He progressed and developed his work, justifying evil to himself.
I brought a young MIT mathematician, Dr. Nadipuram Prasad, into my department and gave him a budget. Within six months he developed the Markov method for econometric modeling. Together we hammered out a series of technical papers that presented Markov as a revolutionary method for forecasting the impact of infrastructure investment on economic development. It was exactly what we wanted: a tool that scientifically “proved” we were doing countries a favor by helping them incur debts they would never be able to pay off. In addition, only a highly skilled econometrician with lots of time and money could possibly comprehend the intricacies of Markov or question its conclusions. The papers were published by several prestigious organizations, and we formally presented them at conferences and universities in a number of countries. The papers — and we — became famous throughout the industry.
John’s experiences were in central and southern America:
Like Torrijos, Roídos was not a Communist, but rather stood for the right of his country to determine its own destiny. And as they had with Torrijos, pundits predicted that big business and Washington would never tolerate Roídos as president, that if elected he would meet a fate similar to that of Guatemala’s Arbenz or Chile’s Allende. It seemed to me that the two men together might spearhead a new movement in Latin American politics and that this movement might form the foundation of changes that could affect every nation on the planet. These men were not Castras or Gadhafis. They were not associated with Russia or China or, as in Allende’s case, with the international Socialist movement. They were popular, intelligent, charismatic leaders who were pragmatic instead of dogmatic. They were nationalistic but not anti-American. If corporatocracy was built on three pillars — major corporations, international banks, and colluding governments — Roídos and Torrijos held out the possibility of removing the pillar of government collusion.

Information provided ::

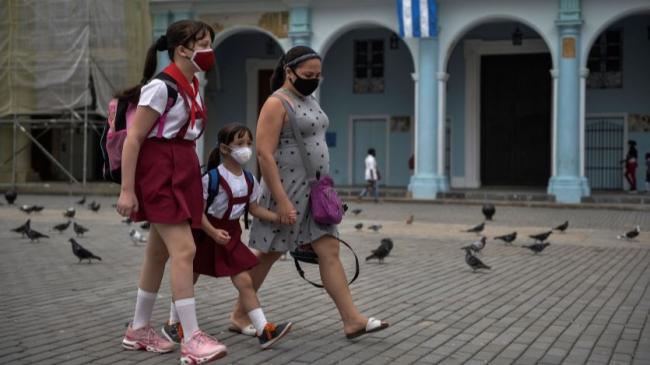 Una mujer cubana acompaña a dos niños a la escuela.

Questions ::
**a)** From the excerpt, reproduce the part that opens with the words containing "I brought a" and closes with "throughout the industry.".
**b)** According to the excerpt, how long did Dr. Nadipuram Prasad take to develop the Markov method for econometric modeling?
**c)** Decide whether each statement agrees with the excerpt, answering yes or no and quoting the deciding words: (i) The Markov papers were presented at conferences and universities in more than one country. (ii) Roídos was a Communist. (iii) Roídos and Torrijos are described as anti-American.

Replies ::
**a)**
I brought a young MIT mathematician, Dr. Nadipuram Prasad, into my department and gave him a budget. Within six months he developed the Markov method for econometric modeling. Together we hammered out a series of technical papers that presented Markov as a revolutionary method for forecasting the impact of infrastructure investment on economic development. It was exactly what we wanted: a tool that scientifically “proved” we were doing countries a favor by helping them incur debts they would never be able to pay off. In addition, only a highly skilled econometrician with lots of time and money could possibly comprehend the intricacies of Markov or question its conclusions. The papers were published by several prestigious organizations, and we formally presented them at conferences and universities in a number of countries. The papers — and we — became famous throughout the industry.

**b)** Within six months.

**c)**
(i) Yes: "we formally presented them at conferences and universities in a number of countries"
(ii) No: "Roídos was not a Communist"
(iii) No: "They were nationalistic but not anti-American."